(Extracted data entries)
● ● ● ● ●

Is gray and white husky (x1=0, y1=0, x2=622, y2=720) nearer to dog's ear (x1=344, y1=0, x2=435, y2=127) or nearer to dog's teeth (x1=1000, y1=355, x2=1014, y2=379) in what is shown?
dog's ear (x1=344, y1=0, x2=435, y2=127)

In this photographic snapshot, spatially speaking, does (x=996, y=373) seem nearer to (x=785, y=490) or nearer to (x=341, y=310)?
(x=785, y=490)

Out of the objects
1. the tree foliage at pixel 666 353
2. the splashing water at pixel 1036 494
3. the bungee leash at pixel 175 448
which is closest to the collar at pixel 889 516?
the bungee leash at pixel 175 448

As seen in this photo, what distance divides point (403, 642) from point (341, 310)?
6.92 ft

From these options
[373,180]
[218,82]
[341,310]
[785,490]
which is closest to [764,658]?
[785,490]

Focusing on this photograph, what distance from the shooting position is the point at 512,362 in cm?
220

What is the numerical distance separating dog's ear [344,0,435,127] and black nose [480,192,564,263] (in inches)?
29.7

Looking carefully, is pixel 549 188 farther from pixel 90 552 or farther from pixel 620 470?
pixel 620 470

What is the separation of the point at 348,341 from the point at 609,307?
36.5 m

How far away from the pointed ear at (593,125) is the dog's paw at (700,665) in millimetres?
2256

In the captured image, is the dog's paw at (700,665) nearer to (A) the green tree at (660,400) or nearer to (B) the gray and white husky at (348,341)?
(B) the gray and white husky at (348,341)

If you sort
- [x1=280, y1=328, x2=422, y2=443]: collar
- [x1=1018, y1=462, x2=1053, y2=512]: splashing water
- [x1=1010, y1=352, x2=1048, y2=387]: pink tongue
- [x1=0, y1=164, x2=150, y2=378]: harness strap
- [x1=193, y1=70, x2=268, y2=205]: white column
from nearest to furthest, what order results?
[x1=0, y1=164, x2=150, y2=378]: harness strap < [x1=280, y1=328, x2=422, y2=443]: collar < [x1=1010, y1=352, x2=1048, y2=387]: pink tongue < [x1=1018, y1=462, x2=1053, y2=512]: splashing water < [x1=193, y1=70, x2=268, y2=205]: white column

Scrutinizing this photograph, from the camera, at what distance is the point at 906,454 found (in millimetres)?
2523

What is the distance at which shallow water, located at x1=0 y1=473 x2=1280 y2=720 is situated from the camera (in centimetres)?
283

● ● ● ● ●

EXERCISE PROMPT
Repeat the material above with "millimetres" renamed to "millimeters" wherever it appears, leaving everything else unchanged.

EXERCISE RESULT
Is gray and white husky (x1=0, y1=0, x2=622, y2=720) nearer to dog's ear (x1=344, y1=0, x2=435, y2=127) or nearer to dog's teeth (x1=1000, y1=355, x2=1014, y2=379) in what is shown?
dog's ear (x1=344, y1=0, x2=435, y2=127)

In this photographic snapshot, spatially speaking, does (x=996, y=373) seem nearer to (x=785, y=490) or nearer to (x=341, y=310)?
(x=785, y=490)

Out of the objects
1. the tree foliage at pixel 666 353
2. the splashing water at pixel 1036 494
3. the bungee leash at pixel 175 448
which is closest to the collar at pixel 889 516?
the bungee leash at pixel 175 448

As seen in this photo, what distance divides point (403, 642) from point (341, 310)?
6.92 ft

From these options
[373,180]
[218,82]
[341,310]
[785,490]
which is closest to [764,658]?
[785,490]

Focusing on this photograph, what distance from the shooting position is the point at 512,362 in cm?
220

What is the numerical distance separating dog's ear [344,0,435,127] and black nose [480,192,564,263] (in inches)?
29.7

Looking carefully, is pixel 549 188 farther from pixel 90 552 or farther from pixel 620 470?
pixel 620 470

What is the separation of the point at 348,341 from the point at 609,307?
36.5 m

How far away from the pointed ear at (593,125) is the dog's paw at (700,665) in millimeters?
2256

In the captured image, is the dog's paw at (700,665) nearer to (A) the green tree at (660,400) or nearer to (B) the gray and white husky at (348,341)?
(B) the gray and white husky at (348,341)

If you sort
- [x1=280, y1=328, x2=422, y2=443]: collar
- [x1=1018, y1=462, x2=1053, y2=512]: splashing water
- [x1=1010, y1=352, x2=1048, y2=387]: pink tongue
- [x1=0, y1=164, x2=150, y2=378]: harness strap
- [x1=193, y1=70, x2=268, y2=205]: white column
from nearest to furthest, what order results?
[x1=0, y1=164, x2=150, y2=378]: harness strap < [x1=280, y1=328, x2=422, y2=443]: collar < [x1=1010, y1=352, x2=1048, y2=387]: pink tongue < [x1=1018, y1=462, x2=1053, y2=512]: splashing water < [x1=193, y1=70, x2=268, y2=205]: white column

Scrutinizing this photograph, from the camera, at what distance is the point at 906,454 found (in millimeters)?
2523

What is the distance at which shallow water, located at x1=0 y1=473 x2=1280 y2=720 is situated from the camera (in centimetres)?
283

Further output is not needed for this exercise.